La UDEF investiga no solo el rescate de Plus Ultra sino el desvío de grandes sumas de dinero procedentes del petróleo venezolano. Pero esta pista proviene de los servicios de inteligencia norteamericanos. Con el oro negro no se juega, sobre todo si afecta a los intereses de Donald Trump. De hecho, uno de los motivos que llevó a la agencia de seguridad de Estados Unidos HSI (Homeland Security Investigations) a filtrar información a la policía española y al juez Calama fue bloquear la salida de petróleo al exterior de Venezuela, un petróleo que queda fuera del control de Washington. El caso Zapatero tiene mucho que ver con la política internacional de la Casa Blanca en materia de energía y preciados recursos naturales basada en controlar los grandes yacimientos del planeta.
La “conexión petróleo” cobra especial relevancia tras la nueva petición de cooperación cursada por el juez José Luis Calama a Estados Unidos. El magistrado de la Audiencia Nacional ha pedido autorización a las autoridades norteamericanas para utilizar como prueba judicial el contenido del teléfono móvil de Rodolfo Reyes [principal accionista de Plus Ultra]. En 2021, el terminal fue intervenido en el aeropuerto de Miami por Homeland Security Investigations y su contenido fue remitido a la UDEF el 18 de marzo de 2026, en el marco de la cooperación policial internacional. La mano negra, el oro negro de Trump, planea sobre la operación.

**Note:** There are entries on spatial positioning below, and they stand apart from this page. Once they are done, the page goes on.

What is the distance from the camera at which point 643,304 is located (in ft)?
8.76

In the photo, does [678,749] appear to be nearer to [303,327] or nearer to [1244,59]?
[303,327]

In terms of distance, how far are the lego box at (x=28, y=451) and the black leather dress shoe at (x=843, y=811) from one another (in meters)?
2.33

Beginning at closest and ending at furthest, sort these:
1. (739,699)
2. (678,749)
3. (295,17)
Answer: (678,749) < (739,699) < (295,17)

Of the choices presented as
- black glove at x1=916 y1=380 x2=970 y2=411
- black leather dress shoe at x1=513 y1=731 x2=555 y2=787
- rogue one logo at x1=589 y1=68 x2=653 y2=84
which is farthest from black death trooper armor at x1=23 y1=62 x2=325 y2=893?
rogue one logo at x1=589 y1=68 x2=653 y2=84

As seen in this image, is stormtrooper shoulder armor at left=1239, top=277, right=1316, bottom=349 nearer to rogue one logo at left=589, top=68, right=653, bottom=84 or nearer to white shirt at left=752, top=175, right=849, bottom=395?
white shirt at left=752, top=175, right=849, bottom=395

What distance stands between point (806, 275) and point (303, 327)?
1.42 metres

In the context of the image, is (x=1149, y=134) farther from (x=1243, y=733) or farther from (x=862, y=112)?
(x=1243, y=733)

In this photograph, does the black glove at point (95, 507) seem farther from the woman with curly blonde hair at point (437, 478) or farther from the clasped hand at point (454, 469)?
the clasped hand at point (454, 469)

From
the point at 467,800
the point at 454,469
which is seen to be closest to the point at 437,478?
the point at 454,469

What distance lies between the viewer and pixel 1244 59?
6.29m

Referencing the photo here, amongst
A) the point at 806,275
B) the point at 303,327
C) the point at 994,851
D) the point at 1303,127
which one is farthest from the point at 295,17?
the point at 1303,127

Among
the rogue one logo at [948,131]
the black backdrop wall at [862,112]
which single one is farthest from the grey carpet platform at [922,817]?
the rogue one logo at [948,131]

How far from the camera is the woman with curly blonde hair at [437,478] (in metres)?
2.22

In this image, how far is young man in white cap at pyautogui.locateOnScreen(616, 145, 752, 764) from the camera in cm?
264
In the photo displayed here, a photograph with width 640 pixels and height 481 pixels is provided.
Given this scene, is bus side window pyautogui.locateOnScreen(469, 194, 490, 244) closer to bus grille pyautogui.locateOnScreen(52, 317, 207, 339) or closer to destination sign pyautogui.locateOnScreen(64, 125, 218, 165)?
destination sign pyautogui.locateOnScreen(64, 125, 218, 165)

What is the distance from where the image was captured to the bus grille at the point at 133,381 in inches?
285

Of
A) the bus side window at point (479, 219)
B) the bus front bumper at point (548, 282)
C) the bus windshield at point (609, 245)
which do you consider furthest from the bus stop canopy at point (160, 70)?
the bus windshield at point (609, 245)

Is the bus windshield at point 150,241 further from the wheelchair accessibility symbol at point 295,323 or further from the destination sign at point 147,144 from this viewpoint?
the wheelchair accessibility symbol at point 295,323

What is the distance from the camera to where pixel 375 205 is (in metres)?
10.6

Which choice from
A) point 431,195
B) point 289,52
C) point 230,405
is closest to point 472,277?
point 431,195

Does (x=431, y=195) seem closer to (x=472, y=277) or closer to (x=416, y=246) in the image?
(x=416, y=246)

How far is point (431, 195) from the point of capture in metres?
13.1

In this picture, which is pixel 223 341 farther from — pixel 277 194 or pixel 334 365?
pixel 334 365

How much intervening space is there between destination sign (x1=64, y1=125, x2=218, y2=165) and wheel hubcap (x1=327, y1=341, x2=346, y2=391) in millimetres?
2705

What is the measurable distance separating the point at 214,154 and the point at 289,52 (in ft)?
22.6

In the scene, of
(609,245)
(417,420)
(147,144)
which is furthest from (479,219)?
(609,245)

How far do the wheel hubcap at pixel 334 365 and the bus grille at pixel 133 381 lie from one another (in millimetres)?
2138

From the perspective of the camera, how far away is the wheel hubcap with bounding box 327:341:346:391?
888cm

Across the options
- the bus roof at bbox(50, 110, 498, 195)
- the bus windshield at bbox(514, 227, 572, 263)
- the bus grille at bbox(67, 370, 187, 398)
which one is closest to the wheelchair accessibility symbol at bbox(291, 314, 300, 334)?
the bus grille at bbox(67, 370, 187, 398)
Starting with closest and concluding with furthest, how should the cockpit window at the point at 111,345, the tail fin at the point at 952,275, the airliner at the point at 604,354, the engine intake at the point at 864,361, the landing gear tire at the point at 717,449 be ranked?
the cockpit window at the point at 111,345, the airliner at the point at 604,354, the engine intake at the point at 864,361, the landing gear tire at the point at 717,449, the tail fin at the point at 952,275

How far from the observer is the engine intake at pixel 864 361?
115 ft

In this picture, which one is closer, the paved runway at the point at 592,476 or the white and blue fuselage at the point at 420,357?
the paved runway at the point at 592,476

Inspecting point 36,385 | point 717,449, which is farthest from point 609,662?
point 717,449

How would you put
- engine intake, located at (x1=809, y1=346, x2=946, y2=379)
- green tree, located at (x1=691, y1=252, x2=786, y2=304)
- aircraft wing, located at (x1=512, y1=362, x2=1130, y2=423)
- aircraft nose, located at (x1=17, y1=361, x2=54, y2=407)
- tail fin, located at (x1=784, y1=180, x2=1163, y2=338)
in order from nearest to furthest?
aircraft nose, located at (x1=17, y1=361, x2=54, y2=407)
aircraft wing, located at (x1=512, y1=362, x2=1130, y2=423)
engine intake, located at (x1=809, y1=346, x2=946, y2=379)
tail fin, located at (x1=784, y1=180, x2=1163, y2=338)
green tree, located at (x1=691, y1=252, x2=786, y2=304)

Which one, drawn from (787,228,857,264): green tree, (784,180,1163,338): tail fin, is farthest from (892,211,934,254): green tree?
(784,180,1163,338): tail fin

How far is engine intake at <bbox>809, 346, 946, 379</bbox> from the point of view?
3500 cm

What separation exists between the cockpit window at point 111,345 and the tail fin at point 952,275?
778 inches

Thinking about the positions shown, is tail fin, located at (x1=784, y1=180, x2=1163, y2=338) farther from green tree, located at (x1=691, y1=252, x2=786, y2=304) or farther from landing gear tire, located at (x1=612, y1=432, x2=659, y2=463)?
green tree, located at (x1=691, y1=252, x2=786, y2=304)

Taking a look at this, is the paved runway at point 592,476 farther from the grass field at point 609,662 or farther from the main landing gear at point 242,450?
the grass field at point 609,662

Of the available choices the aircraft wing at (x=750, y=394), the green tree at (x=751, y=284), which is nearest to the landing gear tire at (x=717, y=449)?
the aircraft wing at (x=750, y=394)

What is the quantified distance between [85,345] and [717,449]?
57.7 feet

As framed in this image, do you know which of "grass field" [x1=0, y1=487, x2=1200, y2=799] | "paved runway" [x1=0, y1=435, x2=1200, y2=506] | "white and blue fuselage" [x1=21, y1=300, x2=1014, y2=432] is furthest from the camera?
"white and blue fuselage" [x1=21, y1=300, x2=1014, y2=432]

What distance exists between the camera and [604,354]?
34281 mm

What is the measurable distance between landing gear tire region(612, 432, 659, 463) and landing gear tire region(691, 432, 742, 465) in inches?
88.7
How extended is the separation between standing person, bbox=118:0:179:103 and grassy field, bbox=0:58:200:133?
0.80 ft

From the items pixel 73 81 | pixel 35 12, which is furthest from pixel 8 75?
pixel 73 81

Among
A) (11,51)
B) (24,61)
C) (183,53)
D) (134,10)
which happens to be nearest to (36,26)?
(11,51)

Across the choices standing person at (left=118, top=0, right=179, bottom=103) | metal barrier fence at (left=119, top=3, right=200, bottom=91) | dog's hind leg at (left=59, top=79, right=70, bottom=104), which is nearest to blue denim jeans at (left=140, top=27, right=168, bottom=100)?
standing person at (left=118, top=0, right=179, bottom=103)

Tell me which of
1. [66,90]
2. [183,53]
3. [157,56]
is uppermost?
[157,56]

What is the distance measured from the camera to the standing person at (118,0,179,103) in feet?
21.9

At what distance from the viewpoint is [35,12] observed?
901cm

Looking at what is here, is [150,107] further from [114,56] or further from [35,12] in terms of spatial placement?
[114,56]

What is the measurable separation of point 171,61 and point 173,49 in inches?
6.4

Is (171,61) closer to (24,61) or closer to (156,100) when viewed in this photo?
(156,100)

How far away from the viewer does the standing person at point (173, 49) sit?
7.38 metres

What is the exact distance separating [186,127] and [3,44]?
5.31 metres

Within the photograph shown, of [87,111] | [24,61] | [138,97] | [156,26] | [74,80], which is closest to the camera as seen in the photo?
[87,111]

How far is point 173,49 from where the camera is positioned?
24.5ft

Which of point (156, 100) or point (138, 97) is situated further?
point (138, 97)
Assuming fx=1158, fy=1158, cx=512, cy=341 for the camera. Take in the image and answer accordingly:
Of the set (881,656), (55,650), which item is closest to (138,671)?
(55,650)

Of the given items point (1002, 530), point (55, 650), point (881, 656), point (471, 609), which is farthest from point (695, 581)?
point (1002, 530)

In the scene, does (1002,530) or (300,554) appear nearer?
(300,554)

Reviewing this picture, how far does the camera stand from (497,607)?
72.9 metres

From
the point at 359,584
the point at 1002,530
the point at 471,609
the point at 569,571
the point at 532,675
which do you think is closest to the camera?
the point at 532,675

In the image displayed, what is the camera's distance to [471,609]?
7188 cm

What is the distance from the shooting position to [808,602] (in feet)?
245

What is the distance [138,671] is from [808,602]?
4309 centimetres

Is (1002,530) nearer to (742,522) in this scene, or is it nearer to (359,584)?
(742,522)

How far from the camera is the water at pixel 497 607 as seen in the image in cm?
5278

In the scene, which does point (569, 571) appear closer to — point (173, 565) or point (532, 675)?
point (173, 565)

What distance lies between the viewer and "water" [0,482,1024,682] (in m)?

“La resolución sitúa esa información dentro de una investigación trasnacional iniciada en 2018 contra una red de empresarios venezolanos y personas políticamente expuestas dedicada, según el auto, al blanqueo de capitales, corrupción y ocultación de activos mediante estructuras financieras sofisticadas, empresas pantalla, fideicomisos y operaciones trasnacionales. La investigación implica a oficinas de HSI en Nueva York, Tampa, Miami y Boston, así como a autoridades de Francia, Suiza, España, Andorra y Portugal”, añade Vózpopuli.
Según el auto de Calama, el HSI obtuvo en 2021 un clonado telefónico del móvil de Reyes que, aunque inicialmente estaba orientado a una investigación por contrabando, reveló comunicaciones con instrucciones para mover fondos ilícitos, gestionar préstamos de rescate y coordinar pagos ilegales. En esas conversaciones entre terceros se habla de “nuestro amigo pana Zapatero” como persona que podía lograr el rescate del Gobierno español a la aerolínea.
Los mensajes del móvil de Reyes se han revelado claves para reconstruir las gestiones de Plus Ultra en torno a la consecución del rescate público en España. La Policía sostiene que esos intercambios permiten seguir los contactos de Plus Ultra para intentar influir en el Gobierno y apuntan a distintas vías de influencia, en especial, la atribuida al entorno del mismo Zapatero. La petición de Calama busca blindar la validez de esa prueba para su eventual uso en juicio. El abogado de Zapatero ha pedido la nulidad de la causa porque el volcado del teléfono de Reyes pudo hacerse sin autorización judicial y sin respetar la cadena de custodia.
El juez ha relanzado así la petición de cooperación con EEUU por el teléfono de Reyes como también lo ha hecho con Suiza por MBaer mientras la causa mantiene abiertas las líneas de Dominicana, Puerto Rico y otras jurisdicciones. El objetivo de la investigación es aclarar si los movimientos bajo sospecha responden a una estructura internacional de influencia, blanqueo y circulación de fondos vinculada a Venezuela.